START Records supplied

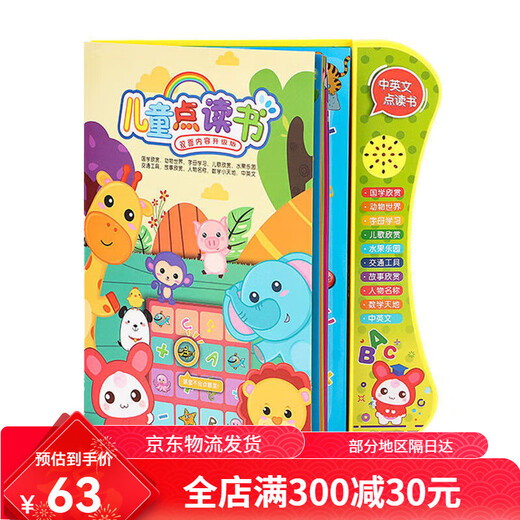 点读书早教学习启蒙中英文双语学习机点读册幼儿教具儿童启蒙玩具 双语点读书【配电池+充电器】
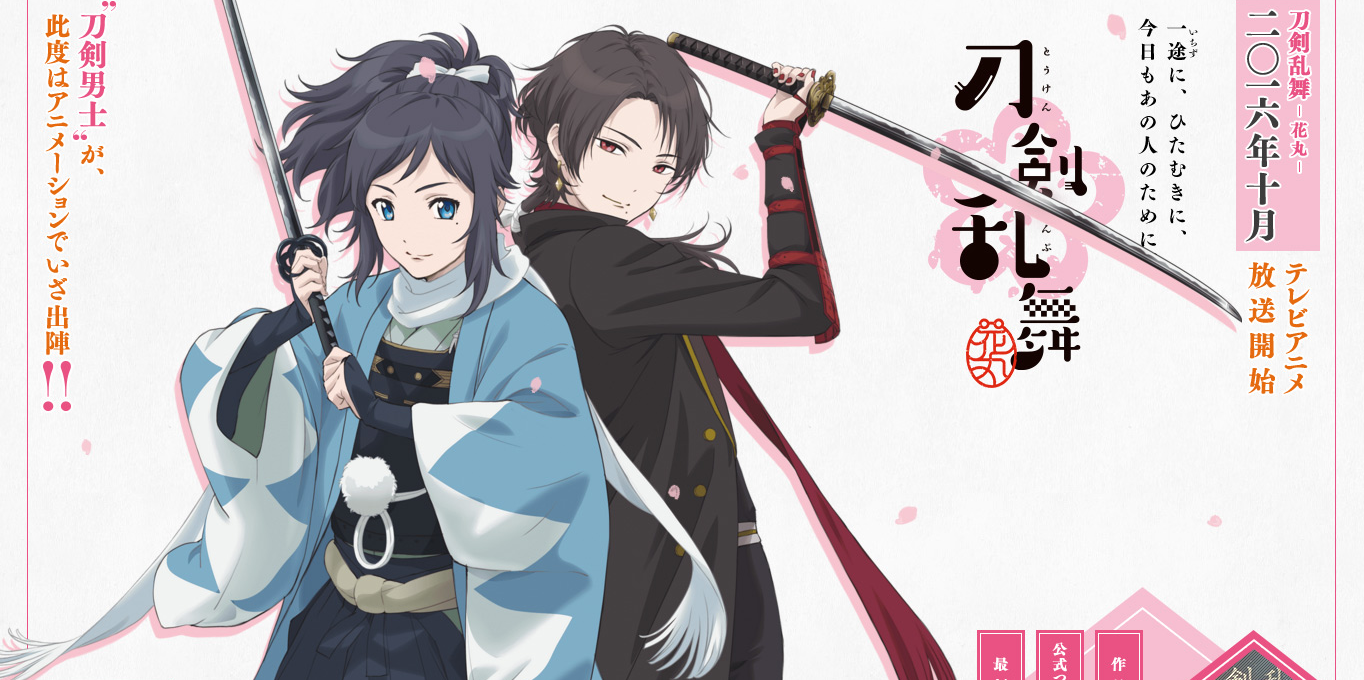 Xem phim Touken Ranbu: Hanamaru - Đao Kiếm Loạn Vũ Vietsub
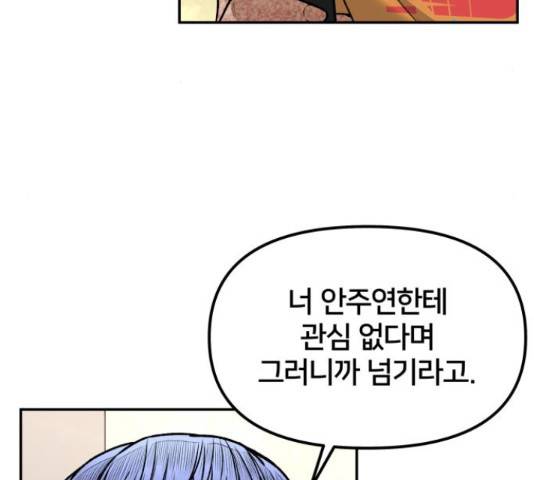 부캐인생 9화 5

END Records supplied
START Records supplied

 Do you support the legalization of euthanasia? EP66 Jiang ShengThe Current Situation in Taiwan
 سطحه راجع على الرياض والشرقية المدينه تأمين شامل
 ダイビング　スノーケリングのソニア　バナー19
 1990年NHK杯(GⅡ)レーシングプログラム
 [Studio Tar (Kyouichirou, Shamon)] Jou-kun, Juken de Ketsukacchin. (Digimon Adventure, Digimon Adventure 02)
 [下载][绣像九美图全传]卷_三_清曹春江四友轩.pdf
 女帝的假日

END Records supplied
START Records supplied

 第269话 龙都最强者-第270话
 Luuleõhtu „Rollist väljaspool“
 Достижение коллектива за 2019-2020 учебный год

END Records supplied

> [Task requirements] Rewrite the stretch of the listing from the line containing "第269话 龙都最强者-第270话" through the line containing "Достижение коллектива за", putting "2020-2021" in place of "2019-2020" and leaving everything else as it is.

> [Result of this task]
 第269话 龙都最强者-第270话
 Luuleõhtu „Rollist väljaspool“
 Достижение коллектива за 2020-2021 учебный год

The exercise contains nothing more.